Work instruction
Word for word, restate all of the entries.

Data below:

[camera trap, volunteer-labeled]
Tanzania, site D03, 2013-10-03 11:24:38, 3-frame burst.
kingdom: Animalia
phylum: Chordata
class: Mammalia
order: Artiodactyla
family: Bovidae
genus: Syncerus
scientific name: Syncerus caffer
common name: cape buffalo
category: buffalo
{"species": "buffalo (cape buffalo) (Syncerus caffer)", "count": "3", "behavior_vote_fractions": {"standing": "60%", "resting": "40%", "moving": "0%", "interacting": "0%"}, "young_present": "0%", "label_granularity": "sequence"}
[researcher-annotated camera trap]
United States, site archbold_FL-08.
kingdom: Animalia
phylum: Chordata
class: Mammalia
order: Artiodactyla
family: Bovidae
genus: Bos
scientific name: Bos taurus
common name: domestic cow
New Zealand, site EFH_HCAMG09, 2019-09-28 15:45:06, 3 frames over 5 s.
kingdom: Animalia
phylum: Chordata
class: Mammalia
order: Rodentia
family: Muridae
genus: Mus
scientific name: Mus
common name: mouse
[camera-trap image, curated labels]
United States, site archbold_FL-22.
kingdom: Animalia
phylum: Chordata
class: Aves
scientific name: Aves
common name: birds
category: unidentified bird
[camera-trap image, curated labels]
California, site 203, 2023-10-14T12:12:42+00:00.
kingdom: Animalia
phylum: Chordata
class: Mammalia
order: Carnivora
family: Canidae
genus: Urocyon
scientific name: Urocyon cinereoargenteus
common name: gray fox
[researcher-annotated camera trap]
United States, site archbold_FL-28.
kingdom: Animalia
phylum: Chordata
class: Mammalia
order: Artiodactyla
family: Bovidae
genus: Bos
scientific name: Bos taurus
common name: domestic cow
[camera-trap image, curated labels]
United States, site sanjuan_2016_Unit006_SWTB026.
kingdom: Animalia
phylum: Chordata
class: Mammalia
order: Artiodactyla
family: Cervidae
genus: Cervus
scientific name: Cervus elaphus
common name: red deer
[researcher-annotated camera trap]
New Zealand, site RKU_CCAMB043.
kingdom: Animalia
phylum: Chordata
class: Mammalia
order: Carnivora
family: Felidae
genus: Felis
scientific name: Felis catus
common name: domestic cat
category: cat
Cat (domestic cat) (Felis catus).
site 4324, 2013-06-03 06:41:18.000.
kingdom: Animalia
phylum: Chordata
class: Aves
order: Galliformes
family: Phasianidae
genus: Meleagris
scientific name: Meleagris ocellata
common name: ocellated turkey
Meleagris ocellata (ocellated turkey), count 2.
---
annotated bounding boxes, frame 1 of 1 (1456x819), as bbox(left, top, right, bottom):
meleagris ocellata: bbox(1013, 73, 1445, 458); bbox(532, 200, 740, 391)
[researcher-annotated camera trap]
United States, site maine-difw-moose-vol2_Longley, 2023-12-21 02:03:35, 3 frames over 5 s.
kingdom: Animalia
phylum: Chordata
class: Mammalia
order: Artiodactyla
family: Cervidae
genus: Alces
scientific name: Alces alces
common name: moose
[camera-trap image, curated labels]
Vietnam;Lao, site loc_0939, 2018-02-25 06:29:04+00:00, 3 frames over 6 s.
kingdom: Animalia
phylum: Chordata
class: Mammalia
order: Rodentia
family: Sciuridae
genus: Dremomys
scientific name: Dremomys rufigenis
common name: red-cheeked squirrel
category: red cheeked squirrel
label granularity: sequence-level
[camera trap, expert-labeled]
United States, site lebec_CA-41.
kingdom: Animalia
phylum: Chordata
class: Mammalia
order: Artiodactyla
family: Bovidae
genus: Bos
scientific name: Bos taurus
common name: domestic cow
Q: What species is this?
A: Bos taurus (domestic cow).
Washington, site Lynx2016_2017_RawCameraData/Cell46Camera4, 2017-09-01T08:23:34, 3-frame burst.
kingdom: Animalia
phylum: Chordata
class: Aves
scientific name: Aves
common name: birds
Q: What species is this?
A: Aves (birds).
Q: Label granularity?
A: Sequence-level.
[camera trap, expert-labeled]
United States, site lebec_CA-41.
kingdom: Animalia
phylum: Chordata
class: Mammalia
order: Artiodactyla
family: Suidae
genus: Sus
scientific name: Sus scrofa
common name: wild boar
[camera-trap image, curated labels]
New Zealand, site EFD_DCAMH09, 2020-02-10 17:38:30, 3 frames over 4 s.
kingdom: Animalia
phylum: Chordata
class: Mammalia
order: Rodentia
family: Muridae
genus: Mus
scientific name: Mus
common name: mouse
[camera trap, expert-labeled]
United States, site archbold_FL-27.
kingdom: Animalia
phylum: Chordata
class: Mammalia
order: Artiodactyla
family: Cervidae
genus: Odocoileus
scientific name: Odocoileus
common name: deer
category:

End of Data.

Output for this task
[camera trap, volunteer-labeled]
Tanzania, site D03, 2013-10-03 11:24:38, 3-frame burst.
kingdom: Animalia
phylum: Chordata
class: Mammalia
order: Artiodactyla
family: Bovidae
genus: Syncerus
scientific name: Syncerus caffer
common name: cape buffalo
category: buffalo
{"species": "buffalo (cape buffalo) (Syncerus caffer)", "count": "3", "behavior_vote_fractions": {"standing": "60%", "resting": "40%", "moving": "0%", "interacting": "0%"}, "young_present": "0%", "label_granularity": "sequence"}
[researcher-annotated camera trap]
United States, site archbold_FL-08.
kingdom: Animalia
phylum: Chordata
class: Mammalia
order: Artiodactyla
family: Bovidae
genus: Bos
scientific name: Bos taurus
common name: domestic cow
New Zealand, site EFH_HCAMG09, 2019-09-28 15:45:06, 3 frames over 5 s.
kingdom: Animalia
phylum: Chordata
class: Mammalia
order: Rodentia
family: Muridae
genus: Mus
scientific name: Mus
common name: mouse
[camera-trap image, curated labels]
United States, site archbold_FL-22.
kingdom: Animalia
phylum: Chordata
class: Aves
scientific name: Aves
common name: birds
category: unidentified bird
[camera-trap image, curated labels]
California, site 203, 2023-10-14T12:12:42+00:00.
kingdom: Animalia
phylum: Chordata
class: Mammalia
order: Carnivora
family: Canidae
genus: Urocyon
scientific name: Urocyon cinereoargenteus
common name: gray fox
[researcher-annotated camera trap]
United States, site archbold_FL-28.
kingdom: Animalia
phylum: Chordata
class: Mammalia
order: Artiodactyla
family: Bovidae
genus: Bos
scientific name: Bos taurus
common name: domestic cow
[camera-trap image, curated labels]
United States, site sanjuan_2016_Unit006_SWTB026.
kingdom: Animalia
phylum: Chordata
class: Mammalia
order: Artiodactyla
family: Cervidae
genus: Cervus
scientific name: Cervus elaphus
common name: red deer
[researcher-annotated camera trap]
New Zealand, site RKU_CCAMB043.
kingdom: Animalia
phylum: Chordata
class: Mammalia
order: Carnivora
family: Felidae
genus: Felis
scientific name: Felis catus
common name: domestic cat
category: cat
Cat (domestic cat) (Felis catus).
site 4324, 2013-06-03 06:41:18.000.
kingdom: Animalia
phylum: Chordata
class: Aves
order: Galliformes
family: Phasianidae
genus: Meleagris
scientific name: Meleagris ocellata
common name: ocellated turkey
Meleagris ocellata (ocellated turkey), count 2.
---
annotated bounding boxes, frame 1 of 1 (1456x819), as bbox(left, top, right, bottom):
meleagris ocellata: bbox(1013, 73, 1445, 458); bbox(532, 200, 740, 391)
[researcher-annotated camera trap]
United States, site maine-difw-moose-vol2_Longley, 2023-12-21 02:03:35, 3 frames over 5 s.
kingdom: Animalia
phylum: Chordata
class: Mammalia
order: Artiodactyla
family: Cervidae
genus: Alces
scientific name: Alces alces
common name: moose
[camera-trap image, curated labels]
Vietnam;Lao, site loc_0939, 2018-02-25 06:29:04+00:00, 3 frames over 6 s.
kingdom: Animalia
phylum: Chordata
class: Mammalia
order: Rodentia
family: Sciuridae
genus: Dremomys
scientific name: Dremomys rufigenis
common name: red-cheeked squirrel
category: red cheeked squirrel
label granularity: sequence-level
[camera trap, expert-labeled]
United States, site lebec_CA-41.
kingdom: Animalia
phylum: Chordata
class: Mammalia
order: Artiodactyla
family: Bovidae
genus: Bos
scientific name: Bos taurus
common name: domestic cow
Q: What species is this?
A: Bos taurus (domestic cow).
Washington, site Lynx2016_2017_RawCameraData/Cell46Camera4, 2017-09-01T08:23:34, 3-frame burst.
kingdom: Animalia
phylum: Chordata
class: Aves
scientific name: Aves
common name: birds
Q: What species is this?
A: Aves (birds).
Q: Label granularity?
A: Sequence-level.
[camera trap, expert-labeled]
United States, site lebec_CA-41.
kingdom: Animalia
phylum: Chordata
class: Mammalia
order: Artiodactyla
family: Suidae
genus: Sus
scientific name: Sus scrofa
common name: wild boar
[camera-trap image, curated labels]
New Zealand, site EFD_DCAMH09, 2020-02-10 17:38:30, 3 frames over 4 s.
kingdom: Animalia
phylum: Chordata
class: Mammalia
order: Rodentia
family: Muridae
genus: Mus
scientific name: Mus
common name: mouse
[camera trap, expert-labeled]
United States, site archbold_FL-27.
kingdom: Animalia
phylum: Chordata
class: Mammalia
order: Artiodactyla
family: Cervidae
genus: Odocoileus
scientific name: Odocoileus
common name: deer
category:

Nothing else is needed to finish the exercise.